The truth is, last September I needed a map myself to find my way back to Askernish, hidden as it is on a small island in the Outer Hebrides. From Edinburgh I drove north into the Scottish Highlands, hitting the Skye Bridge by mid-afternoon and crossing that scenic island to the ferry port of Uig, which is pronounced as if you’ve just taken a blow to the stomach (“OOO-ig”). I caught the six o’clock car ferry to North Uist, dined on steak-and-kidney pie during the crossing, and rolled off the ramp at Lochmaddy at 7:45. That left just an hour’s drive down three treeless, boulder-strewn islands to South Uist. The one-track road, which has passing turnouts every few hundred yards, skirts small lochs and rocky hills covered with grass and heather.

It was dark when I checked into the Borrodale Hotel, a cozy inn just outside the sea village of Lochboisdale. I was immediately pounced upon by Thompson, a big shambling fellow with short brown hair and a jester’s disposition. “I’m the head liar,” he said by way of introduction. “Self-appointed.” Thompson led me to the hotel’s function room, where a passel of wealthy Brits had gathered for a slide show and lecture by Gordon Irvine, links-golf consultant and 1986 Scottish greenkeeper of the year. I found a seat as the lights dimmed.

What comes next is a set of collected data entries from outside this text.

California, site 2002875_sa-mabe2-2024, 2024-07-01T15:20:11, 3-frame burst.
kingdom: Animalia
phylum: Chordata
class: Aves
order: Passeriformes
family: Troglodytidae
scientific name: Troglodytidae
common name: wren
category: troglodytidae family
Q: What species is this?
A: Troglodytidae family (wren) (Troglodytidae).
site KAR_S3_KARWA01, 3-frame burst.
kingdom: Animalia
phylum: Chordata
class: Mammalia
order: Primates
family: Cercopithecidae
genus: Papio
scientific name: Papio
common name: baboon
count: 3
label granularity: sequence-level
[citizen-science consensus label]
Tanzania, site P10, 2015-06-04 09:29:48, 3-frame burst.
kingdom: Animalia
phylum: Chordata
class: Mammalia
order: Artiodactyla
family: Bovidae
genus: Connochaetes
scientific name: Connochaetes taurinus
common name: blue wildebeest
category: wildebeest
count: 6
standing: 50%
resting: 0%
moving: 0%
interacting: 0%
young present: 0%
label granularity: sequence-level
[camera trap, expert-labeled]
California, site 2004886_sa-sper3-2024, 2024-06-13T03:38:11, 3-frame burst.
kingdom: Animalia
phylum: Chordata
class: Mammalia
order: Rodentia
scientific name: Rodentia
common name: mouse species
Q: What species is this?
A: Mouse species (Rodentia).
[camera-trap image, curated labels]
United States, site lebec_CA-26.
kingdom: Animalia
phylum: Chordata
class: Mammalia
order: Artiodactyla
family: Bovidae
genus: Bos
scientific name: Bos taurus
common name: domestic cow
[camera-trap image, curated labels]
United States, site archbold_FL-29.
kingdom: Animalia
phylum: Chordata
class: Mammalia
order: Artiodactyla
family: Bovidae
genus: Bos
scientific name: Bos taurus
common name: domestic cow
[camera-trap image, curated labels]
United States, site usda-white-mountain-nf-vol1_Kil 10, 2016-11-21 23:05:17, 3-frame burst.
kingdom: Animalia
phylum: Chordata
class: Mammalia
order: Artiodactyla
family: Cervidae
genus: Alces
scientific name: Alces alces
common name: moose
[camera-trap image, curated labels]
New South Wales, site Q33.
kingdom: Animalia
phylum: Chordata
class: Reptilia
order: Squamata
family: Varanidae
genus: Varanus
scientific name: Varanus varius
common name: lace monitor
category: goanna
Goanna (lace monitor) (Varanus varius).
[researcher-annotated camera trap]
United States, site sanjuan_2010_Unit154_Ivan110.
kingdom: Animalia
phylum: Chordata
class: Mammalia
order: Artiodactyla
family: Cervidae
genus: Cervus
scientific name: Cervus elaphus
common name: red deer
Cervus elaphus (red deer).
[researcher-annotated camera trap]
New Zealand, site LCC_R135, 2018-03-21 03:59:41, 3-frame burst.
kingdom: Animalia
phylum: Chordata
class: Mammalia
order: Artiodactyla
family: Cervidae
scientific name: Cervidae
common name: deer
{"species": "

Irvine, a still-youthful man with a brush haircut and a strong Ayrshire accent, opened with a story. He said he had first visited South Uist on a fishing trip in December 2005. At the urging of a friend, he had also checked out the island’s nine-hole golf course. “The lads here were convinced they were playing an Old Tom Morris course,” he said. “But when Ralph took me out, I had to say, ‘No, you’re wrong.’” The Askernish course was flat and featureless, the kind of layout a farmer might mow out of any similar sea meadow.

But then, Irvine explained further, he went for a stroll with Thompson. They walked across the course toward a beach that catches the Atlantic’s occasional wrath. They scampered up a dune that overlooks the sea. And there, stretching before them, was a swath of pristine linksland to make a Scotsman blubber. “I’m thinking of Cruden Bay,” Irvine said, referring to the venerable links course on Scotland’s eastern shore. “I could think of no site more dramatic.”

The greenkeeper knew at first glance what he was beholding: an abandoned golf course. A ghost course. “You stand there,” Irvine said, “and it’s just waiting to be played.”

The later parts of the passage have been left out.